WARNING, ERROR, CRITICAL

ERROR

ERROR, CRITICAL

CRITICAL

CRITICAL

For example, if you modify from logging.DEBUG to logging.ERROR:

python main.py (logging.DEBUG)
2024-05-23 16:28:07 INFO This is an info log.
2024-05-23 16:28:07 WARNING This is a warning log.
2024-05-23 16:28:07 ERROR This is an error log.
2024-05-23 16:28:07 CRITICAL This is a critical log.

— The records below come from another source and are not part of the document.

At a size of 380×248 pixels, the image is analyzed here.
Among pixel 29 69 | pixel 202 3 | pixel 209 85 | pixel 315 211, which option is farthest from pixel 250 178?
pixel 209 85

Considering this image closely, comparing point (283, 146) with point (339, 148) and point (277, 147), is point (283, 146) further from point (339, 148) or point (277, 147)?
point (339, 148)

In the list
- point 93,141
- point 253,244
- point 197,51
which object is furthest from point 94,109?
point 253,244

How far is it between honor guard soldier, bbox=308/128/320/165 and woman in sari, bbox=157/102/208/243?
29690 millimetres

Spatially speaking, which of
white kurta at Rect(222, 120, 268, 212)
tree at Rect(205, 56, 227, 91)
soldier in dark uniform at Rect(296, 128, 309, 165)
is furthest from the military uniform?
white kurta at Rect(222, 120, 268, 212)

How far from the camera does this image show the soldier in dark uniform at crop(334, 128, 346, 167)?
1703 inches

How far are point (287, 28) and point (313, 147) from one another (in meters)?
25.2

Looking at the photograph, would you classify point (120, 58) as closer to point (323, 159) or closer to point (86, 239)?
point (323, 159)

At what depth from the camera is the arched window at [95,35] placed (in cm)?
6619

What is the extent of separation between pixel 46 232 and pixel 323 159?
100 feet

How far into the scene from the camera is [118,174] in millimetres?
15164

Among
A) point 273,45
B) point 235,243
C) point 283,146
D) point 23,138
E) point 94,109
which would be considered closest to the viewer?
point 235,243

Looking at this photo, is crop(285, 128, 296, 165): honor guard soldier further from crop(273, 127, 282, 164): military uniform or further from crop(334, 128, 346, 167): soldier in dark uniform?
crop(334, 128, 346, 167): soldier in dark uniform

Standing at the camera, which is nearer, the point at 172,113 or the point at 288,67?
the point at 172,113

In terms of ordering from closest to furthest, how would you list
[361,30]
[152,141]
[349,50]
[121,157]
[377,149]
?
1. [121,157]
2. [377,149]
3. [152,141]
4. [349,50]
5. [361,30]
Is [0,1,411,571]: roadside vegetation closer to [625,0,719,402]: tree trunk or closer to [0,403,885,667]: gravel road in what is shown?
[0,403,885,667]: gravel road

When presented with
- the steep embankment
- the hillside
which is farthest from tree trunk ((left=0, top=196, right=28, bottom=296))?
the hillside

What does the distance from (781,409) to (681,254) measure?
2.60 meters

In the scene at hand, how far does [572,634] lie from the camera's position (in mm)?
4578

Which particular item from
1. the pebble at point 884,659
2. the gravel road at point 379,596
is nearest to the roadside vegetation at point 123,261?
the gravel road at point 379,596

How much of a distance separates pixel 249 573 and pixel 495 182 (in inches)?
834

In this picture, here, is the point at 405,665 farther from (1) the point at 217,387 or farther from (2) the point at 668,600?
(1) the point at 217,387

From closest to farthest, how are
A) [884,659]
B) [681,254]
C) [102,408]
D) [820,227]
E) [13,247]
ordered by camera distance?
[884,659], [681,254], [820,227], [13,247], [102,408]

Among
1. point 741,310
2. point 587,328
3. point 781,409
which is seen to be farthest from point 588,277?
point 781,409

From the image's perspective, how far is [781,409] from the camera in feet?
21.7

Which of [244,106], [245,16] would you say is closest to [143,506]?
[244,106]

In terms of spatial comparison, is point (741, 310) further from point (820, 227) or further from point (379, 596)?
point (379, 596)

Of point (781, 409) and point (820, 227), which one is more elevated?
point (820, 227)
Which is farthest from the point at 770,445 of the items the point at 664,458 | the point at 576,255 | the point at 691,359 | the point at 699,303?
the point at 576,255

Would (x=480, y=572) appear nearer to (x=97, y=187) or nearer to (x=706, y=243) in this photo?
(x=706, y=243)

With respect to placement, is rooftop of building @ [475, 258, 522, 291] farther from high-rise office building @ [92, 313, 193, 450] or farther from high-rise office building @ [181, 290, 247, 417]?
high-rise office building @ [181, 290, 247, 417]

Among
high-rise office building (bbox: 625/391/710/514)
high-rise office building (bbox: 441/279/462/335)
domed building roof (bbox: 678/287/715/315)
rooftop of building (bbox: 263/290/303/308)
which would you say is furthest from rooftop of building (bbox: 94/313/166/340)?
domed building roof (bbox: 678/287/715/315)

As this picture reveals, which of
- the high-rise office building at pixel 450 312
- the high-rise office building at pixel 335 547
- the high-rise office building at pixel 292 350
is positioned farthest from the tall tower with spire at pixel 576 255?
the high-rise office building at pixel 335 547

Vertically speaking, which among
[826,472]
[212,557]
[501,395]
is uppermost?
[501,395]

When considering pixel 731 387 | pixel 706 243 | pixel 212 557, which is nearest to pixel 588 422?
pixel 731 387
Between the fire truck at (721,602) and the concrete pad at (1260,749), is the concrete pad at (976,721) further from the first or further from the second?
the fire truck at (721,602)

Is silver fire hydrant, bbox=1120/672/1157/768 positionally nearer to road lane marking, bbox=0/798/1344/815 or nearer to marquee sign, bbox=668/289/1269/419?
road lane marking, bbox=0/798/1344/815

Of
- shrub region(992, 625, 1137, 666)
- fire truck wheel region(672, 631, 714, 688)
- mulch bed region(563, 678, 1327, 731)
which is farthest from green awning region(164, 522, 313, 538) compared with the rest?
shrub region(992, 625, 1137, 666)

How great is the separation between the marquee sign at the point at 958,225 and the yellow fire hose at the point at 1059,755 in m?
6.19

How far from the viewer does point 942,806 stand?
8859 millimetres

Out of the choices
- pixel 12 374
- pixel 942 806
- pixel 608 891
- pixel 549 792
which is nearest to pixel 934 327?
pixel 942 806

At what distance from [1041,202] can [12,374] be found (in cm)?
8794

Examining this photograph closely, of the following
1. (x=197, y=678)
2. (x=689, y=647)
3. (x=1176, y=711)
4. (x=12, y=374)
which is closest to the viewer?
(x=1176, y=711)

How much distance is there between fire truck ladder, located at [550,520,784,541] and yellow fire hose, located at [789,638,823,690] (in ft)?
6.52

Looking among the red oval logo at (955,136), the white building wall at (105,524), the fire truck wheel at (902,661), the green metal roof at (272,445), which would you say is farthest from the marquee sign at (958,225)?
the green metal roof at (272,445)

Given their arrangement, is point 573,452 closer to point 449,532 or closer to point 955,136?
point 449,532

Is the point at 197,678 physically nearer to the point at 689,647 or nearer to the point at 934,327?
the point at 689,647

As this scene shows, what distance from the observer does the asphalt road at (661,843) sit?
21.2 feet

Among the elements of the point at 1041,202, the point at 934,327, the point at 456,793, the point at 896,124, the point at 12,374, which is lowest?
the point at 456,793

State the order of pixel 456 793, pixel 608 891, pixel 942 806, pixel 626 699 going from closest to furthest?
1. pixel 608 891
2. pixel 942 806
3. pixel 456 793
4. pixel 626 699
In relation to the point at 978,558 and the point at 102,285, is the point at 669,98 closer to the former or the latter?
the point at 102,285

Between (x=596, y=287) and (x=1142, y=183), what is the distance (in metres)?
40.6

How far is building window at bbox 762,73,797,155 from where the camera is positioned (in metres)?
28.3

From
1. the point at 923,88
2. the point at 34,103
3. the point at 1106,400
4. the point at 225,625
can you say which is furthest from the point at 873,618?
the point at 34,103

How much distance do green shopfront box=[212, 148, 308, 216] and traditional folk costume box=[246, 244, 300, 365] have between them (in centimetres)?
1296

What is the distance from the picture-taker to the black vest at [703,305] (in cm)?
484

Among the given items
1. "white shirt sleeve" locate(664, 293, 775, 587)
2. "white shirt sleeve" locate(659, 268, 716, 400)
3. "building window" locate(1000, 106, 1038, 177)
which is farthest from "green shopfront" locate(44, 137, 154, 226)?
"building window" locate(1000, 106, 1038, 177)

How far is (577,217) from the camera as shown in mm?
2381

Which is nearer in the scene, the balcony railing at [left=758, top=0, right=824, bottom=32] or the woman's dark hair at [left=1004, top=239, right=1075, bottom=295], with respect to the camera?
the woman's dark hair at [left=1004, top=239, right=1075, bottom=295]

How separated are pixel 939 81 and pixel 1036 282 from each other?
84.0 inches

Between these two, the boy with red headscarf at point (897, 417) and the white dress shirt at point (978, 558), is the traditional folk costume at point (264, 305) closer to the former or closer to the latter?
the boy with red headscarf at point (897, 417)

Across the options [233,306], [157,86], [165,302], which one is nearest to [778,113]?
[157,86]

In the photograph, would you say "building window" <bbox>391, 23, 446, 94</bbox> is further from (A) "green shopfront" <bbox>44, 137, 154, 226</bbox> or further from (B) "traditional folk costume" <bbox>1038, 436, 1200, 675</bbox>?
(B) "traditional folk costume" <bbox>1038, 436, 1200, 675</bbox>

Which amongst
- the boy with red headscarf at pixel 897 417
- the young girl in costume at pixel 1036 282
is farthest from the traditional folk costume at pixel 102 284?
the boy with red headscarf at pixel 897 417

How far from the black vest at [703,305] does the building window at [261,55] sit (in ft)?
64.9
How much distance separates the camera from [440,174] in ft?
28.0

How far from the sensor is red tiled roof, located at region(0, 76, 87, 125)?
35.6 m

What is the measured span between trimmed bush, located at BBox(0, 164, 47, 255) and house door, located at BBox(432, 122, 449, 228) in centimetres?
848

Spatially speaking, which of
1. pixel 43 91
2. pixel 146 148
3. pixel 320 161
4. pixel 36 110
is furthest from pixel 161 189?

python main.py (logging.ERROR)
2024-05-23 16:28:14 ERROR This is an error log.
2024-05-23 16:28:14 CRITICAL This is a critical log.

Save logs

Modify the basicConfig by adding filename and filemode:

logging.basicConfig(
    level=logging.DEBUG,
    filename='app.log',
    filemode='w',  # 'w' to write, 'a' to append
    format='%(asctime)s - %(levelname)s - %(message)s',
    datefmt='%Y-%m-%d %H:%M:%S'
)

As of this writing, I currently have no further solutions needed beyond the above at the current level. I may add more details if more advanced functionalities from the logging library are needed for my projects.